JOB ITEM A: In the article on the Midwest Energy Forum, why does Michael Polsky say entrepreneurs have great business opportunities? Answer in one to three sentences.
JOB ITEM B: Turn the paragraph beginning "Appearances by Illinois Governor Pat Quinn" in the article on the Midwest Energy Forum into a short bulleted list that keeps its main facts.
JOB ITEM C: Write a continuation of the article on the Midwest Energy Forum, picking up right after its final sentence.
··· PASSAGE SHOWN ···
Coming Clean in Chicago
The energy was palpable: Solar, wind and battery. Ideas, vigor and power.
Sponsored by the Polsky Center for Entrepreneurship at Chicago Booth, the new Chicago-based Clean Energy Trust and Arete, the fourth annual Midwest Energy Forum attracted more than 300 attendees, including leading investors, green businesses, foundations, trade groups and research institutions.
Appearances by Illinois Governor Pat Quinn and Chicago Mayor-elect Rahm Emanuel attested to the high-powered level of the dynamic meeting, which handed out $140,000 in cash prizes to four promising new companies. And several spanking-new Chevy Volts — powered by batteries developed at Argonne National Laboratory — that were available for test-driving outside the meeting at Chicago Booth’s Gleacher Center added a certain cachet.
The emerging role of Chicago and the Midwest as a center for clean energy technologies and energy conservation was a recurring theme throughout the meeting.
“We may be a bit behind other areas of the country in biotechnology, but when it comes to green energy technologies, we’re ahead of everyone else,” said Michael Polsky, CEO of Invenergy. “The United States is witnessing a profound change in the way it produces and uses energy, and this is creating great business opportunities for entrepreneurs. We’re at the right place in the right time with the right tools in this revolution.”
··· INFORMATION SUPPLIED ···
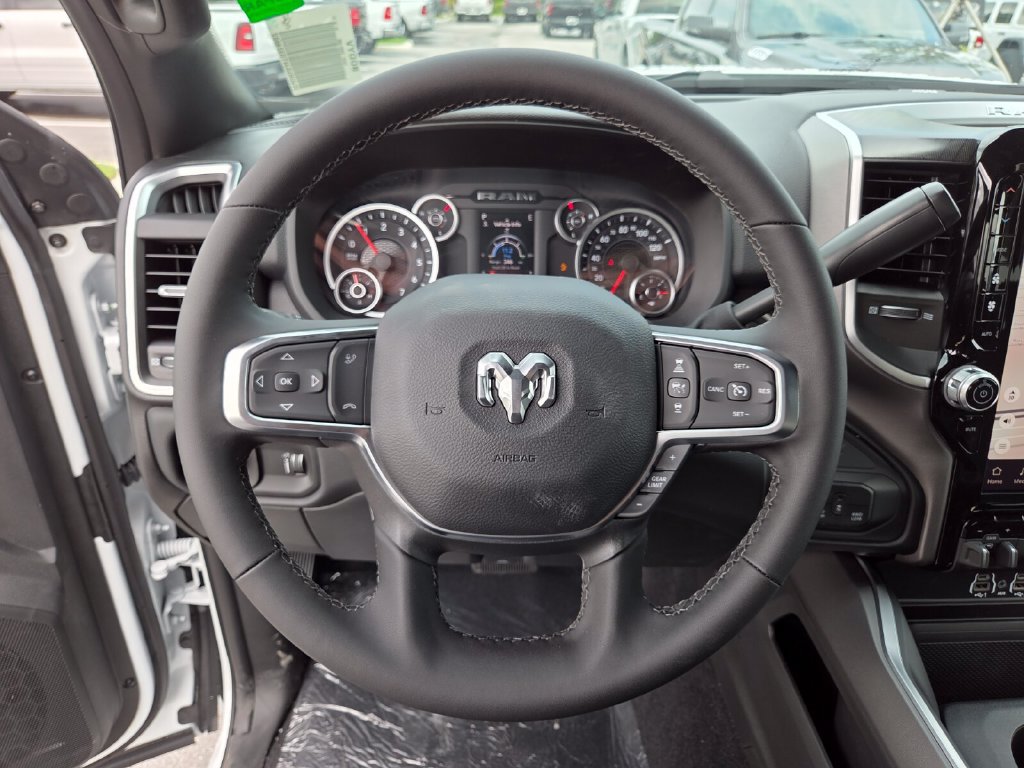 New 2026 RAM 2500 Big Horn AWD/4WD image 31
···
ANSWER SECTION A: Polsky says the United States is seeing a profound change in the way it produces and uses energy. He says this change is what creates great business opportunities for entrepreneurs.

ANSWER SECTION B:
- Illinois Governor Pat Quinn and Chicago Mayor-elect Rahm Emanuel appeared, showing the meeting's high-powered level.
- The meeting gave $140,000 in cash prizes to four promising new companies.
- New Chevy Volts, powered by batteries developed at Argonne National Laboratory, were available for test drives outside Chicago Booth's Gleacher Center.

ANSWER SECTION C:
Emanuel echoed these sentiments, saying, “Universities? We’ve got ’em. Research centers? Check. Industry? Check. An educated workforce? Check. Leadership? Check. Investors? Check.”
“We’ve even got plenty of wind, this being the Windy City,” he quipped. “Together we’ll make Chicago the center-of-gravity for clean energy.”
Indeed, many presenters spoke about local preeminence in green technologies. “We have Silicon Valley investors who want to invest more than $10 million in our Chicago-based company,” said Richard Earley, executive chairman of Clean Urban Energy. “That demonstrates that the Midwest can attract money from the Coasts for green tech.”
Clean Urban Energy took home a check for $75,000 as the top winner of the new Clean Energy Challenge business plan competition for its online technology that integrates commercial heating/ventilating/air condition operations with the electric grid and energy markets. “In effect, we turn buildings into rechargeable batteries by figuring out what is the best time and way to heat and cool buildings,” Earley said.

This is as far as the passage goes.